Could you switch "maroon knit scarf" to "red wool scarf" throughout the listing below and return it with everything else left as it is?

▶ [DATASET]
----------------------------------------

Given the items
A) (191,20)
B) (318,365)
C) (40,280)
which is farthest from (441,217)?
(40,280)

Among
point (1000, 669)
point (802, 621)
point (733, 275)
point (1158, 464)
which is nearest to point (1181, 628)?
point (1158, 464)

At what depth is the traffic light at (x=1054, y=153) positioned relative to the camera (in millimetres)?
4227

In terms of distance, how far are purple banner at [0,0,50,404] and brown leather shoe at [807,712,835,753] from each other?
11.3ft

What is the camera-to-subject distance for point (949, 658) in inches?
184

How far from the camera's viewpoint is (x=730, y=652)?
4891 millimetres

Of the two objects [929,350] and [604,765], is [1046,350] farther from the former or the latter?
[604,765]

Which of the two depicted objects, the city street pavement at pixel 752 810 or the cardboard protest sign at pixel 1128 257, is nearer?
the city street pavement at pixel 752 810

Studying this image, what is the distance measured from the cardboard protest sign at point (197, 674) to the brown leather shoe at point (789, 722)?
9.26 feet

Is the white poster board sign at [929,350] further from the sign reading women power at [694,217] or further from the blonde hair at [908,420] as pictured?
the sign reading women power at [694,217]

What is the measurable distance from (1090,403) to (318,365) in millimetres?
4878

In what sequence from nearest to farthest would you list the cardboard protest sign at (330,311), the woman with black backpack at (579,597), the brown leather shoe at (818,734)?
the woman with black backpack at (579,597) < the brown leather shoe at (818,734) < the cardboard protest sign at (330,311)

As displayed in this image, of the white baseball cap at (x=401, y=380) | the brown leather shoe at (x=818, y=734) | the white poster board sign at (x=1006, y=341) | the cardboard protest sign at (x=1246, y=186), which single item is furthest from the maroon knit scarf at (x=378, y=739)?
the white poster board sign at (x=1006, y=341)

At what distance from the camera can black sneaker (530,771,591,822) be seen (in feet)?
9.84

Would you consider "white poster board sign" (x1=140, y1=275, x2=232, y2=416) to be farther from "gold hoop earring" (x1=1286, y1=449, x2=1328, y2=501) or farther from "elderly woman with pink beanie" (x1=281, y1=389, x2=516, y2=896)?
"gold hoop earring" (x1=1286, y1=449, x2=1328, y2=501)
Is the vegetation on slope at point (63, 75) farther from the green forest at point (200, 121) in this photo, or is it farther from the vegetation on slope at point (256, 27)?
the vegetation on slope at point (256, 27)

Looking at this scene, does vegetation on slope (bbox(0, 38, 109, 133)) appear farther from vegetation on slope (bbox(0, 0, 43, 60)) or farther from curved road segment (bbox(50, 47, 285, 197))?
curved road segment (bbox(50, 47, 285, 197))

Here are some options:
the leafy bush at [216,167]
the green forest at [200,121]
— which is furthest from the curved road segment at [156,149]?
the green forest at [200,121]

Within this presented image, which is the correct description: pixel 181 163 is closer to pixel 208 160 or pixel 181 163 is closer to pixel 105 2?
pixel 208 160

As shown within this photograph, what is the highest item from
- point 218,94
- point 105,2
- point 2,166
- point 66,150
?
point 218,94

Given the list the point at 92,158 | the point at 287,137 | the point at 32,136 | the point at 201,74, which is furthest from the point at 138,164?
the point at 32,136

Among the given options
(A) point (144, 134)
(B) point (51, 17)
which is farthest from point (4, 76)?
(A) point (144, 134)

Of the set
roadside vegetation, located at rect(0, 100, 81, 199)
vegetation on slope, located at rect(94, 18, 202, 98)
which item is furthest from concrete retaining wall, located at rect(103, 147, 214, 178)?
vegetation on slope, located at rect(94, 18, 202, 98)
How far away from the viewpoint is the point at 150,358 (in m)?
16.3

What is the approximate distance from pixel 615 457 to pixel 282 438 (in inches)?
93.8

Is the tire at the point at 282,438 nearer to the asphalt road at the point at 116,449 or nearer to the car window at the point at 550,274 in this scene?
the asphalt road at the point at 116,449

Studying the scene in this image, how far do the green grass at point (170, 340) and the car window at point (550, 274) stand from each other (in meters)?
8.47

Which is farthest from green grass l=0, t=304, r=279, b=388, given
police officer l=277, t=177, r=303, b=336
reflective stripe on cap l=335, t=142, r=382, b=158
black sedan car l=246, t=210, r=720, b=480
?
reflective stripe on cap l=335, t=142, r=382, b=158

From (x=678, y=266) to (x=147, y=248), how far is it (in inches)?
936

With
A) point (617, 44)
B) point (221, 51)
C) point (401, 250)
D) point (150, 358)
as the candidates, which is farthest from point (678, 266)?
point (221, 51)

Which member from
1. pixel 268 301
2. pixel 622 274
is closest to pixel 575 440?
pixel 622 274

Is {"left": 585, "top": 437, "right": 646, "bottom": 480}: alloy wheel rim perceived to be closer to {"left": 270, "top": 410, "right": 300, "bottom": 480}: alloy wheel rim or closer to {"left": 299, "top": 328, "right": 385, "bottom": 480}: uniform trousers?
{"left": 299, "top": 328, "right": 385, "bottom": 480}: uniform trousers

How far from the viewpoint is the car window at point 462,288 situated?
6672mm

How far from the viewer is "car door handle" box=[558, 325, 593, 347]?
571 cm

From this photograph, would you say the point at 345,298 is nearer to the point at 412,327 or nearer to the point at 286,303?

----------------------------------------

▶ [TASK ANSWER]
Given the items
A) (191,20)
B) (318,365)
C) (40,280)
which is farthest from (441,217)?
(40,280)

Among
point (1000, 669)
point (802, 621)
point (733, 275)
point (1158, 464)
which is nearest to point (1181, 628)?
point (1158, 464)

At what depth is the traffic light at (x=1054, y=153) positioned relative to the camera (in millimetres)?
4227

In terms of distance, how far are purple banner at [0,0,50,404] and brown leather shoe at [807,712,835,753] from each other?
11.3ft

What is the camera-to-subject distance for point (949, 658) in inches?
184

How far from the camera's viewpoint is (x=730, y=652)?
4891 millimetres

Of the two objects [929,350] and [604,765], is [1046,350] farther from the former or the latter?
[604,765]

Which of the two depicted objects, the city street pavement at pixel 752 810 or the cardboard protest sign at pixel 1128 257, is nearer?
the city street pavement at pixel 752 810

Studying this image, what is the distance measured from the cardboard protest sign at point (197, 674) to the brown leather shoe at point (789, 722)?
9.26 feet

Is the white poster board sign at [929,350] further from the sign reading women power at [694,217] or further from the blonde hair at [908,420] as pictured?
the sign reading women power at [694,217]

What is the measurable distance from (1090,403) to (318,365) in millimetres?
4878

In what sequence from nearest to farthest would you list the cardboard protest sign at (330,311), the woman with black backpack at (579,597), the brown leather shoe at (818,734)?
the woman with black backpack at (579,597) < the brown leather shoe at (818,734) < the cardboard protest sign at (330,311)

As displayed in this image, of the white baseball cap at (x=401, y=380) | the brown leather shoe at (x=818, y=734) | the white poster board sign at (x=1006, y=341) | the cardboard protest sign at (x=1246, y=186), which single item is furthest from the red wool scarf at (x=378, y=739)?
the white poster board sign at (x=1006, y=341)

At what distance from the camera can black sneaker (530,771,591,822) be seen (in feet)?
9.84

Would you consider "white poster board sign" (x1=140, y1=275, x2=232, y2=416) to be farther from "gold hoop earring" (x1=1286, y1=449, x2=1328, y2=501) or farther from "elderly woman with pink beanie" (x1=281, y1=389, x2=516, y2=896)?
"gold hoop earring" (x1=1286, y1=449, x2=1328, y2=501)
Is the vegetation on slope at point (63, 75) farther from the green forest at point (200, 121) in this photo, or is it farther from the vegetation on slope at point (256, 27)?
the vegetation on slope at point (256, 27)

Looking at this scene, does vegetation on slope (bbox(0, 38, 109, 133)) appear farther from vegetation on slope (bbox(0, 0, 43, 60)) or farther from curved road segment (bbox(50, 47, 285, 197))?
curved road segment (bbox(50, 47, 285, 197))

Here are some options:
the leafy bush at [216,167]
the green forest at [200,121]
— which is furthest from the curved road segment at [156,149]?
the green forest at [200,121]

Within this presented image, which is the correct description: pixel 181 163 is closer to pixel 208 160 or pixel 181 163 is closer to pixel 105 2?
pixel 208 160

As shown within this photograph, what is the highest item from
- point 218,94
- point 105,2
- point 2,166
- point 66,150
?
point 218,94

Given the list the point at 92,158 | the point at 287,137 | the point at 32,136 | the point at 201,74, which is furthest from the point at 138,164?
the point at 32,136

Among the given options
(A) point (144, 134)
(B) point (51, 17)
which is farthest from point (4, 76)?
(A) point (144, 134)

Of the set
roadside vegetation, located at rect(0, 100, 81, 199)
vegetation on slope, located at rect(94, 18, 202, 98)
which item is furthest from concrete retaining wall, located at rect(103, 147, 214, 178)?
vegetation on slope, located at rect(94, 18, 202, 98)
How far away from the viewpoint is the point at 150,358 (in m)?
16.3

What is the approximate distance from pixel 615 457 to pixel 282 438 (in inches)?
93.8

Is the tire at the point at 282,438 nearer to the asphalt road at the point at 116,449 or nearer to the car window at the point at 550,274 in this scene?
the asphalt road at the point at 116,449

Studying the scene in this image, how far do the green grass at point (170, 340) and the car window at point (550, 274) stand from each other (in meters)?
8.47

Which is farthest from green grass l=0, t=304, r=279, b=388, given
police officer l=277, t=177, r=303, b=336
reflective stripe on cap l=335, t=142, r=382, b=158
black sedan car l=246, t=210, r=720, b=480
?
reflective stripe on cap l=335, t=142, r=382, b=158

From (x=678, y=266) to (x=147, y=248), how far is it (in inches)?
936

With
A) point (617, 44)
B) point (221, 51)
C) point (401, 250)
D) point (150, 358)
as the candidates, which is farthest from point (678, 266)?
point (221, 51)

Which member from
1. pixel 268 301
2. pixel 622 274
is closest to pixel 575 440?
pixel 622 274

Is {"left": 585, "top": 437, "right": 646, "bottom": 480}: alloy wheel rim perceived to be closer to {"left": 270, "top": 410, "right": 300, "bottom": 480}: alloy wheel rim or closer to {"left": 299, "top": 328, "right": 385, "bottom": 480}: uniform trousers?
{"left": 299, "top": 328, "right": 385, "bottom": 480}: uniform trousers

How far from the viewpoint is the car window at point 462,288 situated?
6672mm

How far from the viewer is "car door handle" box=[558, 325, 593, 347]?
571 cm

From this photograph, would you say the point at 345,298 is nearer to the point at 412,327 or nearer to the point at 286,303?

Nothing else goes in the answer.